The Grammy Awards Didn’t Suck – Timberlake’s Return and Full Winners List


Shocking, I know! I enjoyed this year’s show so much more than last year’s, even though I had to hit mute a couple of times. Apparently some of those cute little gramophone trophies were given out over the course of the three and a half hour show, but there were some good performances too. One of them wasn’t from Taylor Swift, who had the honor of opening the show. The tired “Alice In Wonderland” circus themed didn’t make “We Are Never Ever Getting Back Together” any more of a good song.

Miguel brought some much needed R&B sexiness to the show with “Adorn” and he earned a fan in Kelly Clarkson who gave him a shout out when she won for “Best Pop Vocal Album.” It was too short though, and a bit awkward when he had to introduce the nominees for “Best Country Solo Performance.”

Of course everyone, except perhaps me, was waiting for the big return of Justin Timberlake. I’m not totally against this comeback, it’s just that after 7 years, he could be doing something better than “Suit & Tie.” Jay-Z joined him on stage in this sepia toned performance that I expected to switch to color when they landed on the Wicked Witch of The East.
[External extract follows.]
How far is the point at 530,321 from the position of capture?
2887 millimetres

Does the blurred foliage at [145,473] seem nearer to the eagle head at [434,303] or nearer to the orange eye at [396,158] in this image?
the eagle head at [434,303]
He also sang “Lover Pusher Girl,” another new song from his upcoming album.

Alicia, it’s time to extinguish “Girl On Fire.” No matter how many times you perform this and remix it, it’s still going to annoy us and I like you ok! Mrs. Keys-Beatz joined Maroon 5 for a collaboration that could have been better, but Adam Levine and Alicia sounded good together. It’s safe to say that Jay-Z was the winner of the night. When he hopped on stage to accept the award for “Best Rap/Sung Collaboration” a one Mr. Terius Nash, aka The-Dream, tried to do a bit too much with his speech and his outfit. Jay thanked the “swap meet” his hat came from.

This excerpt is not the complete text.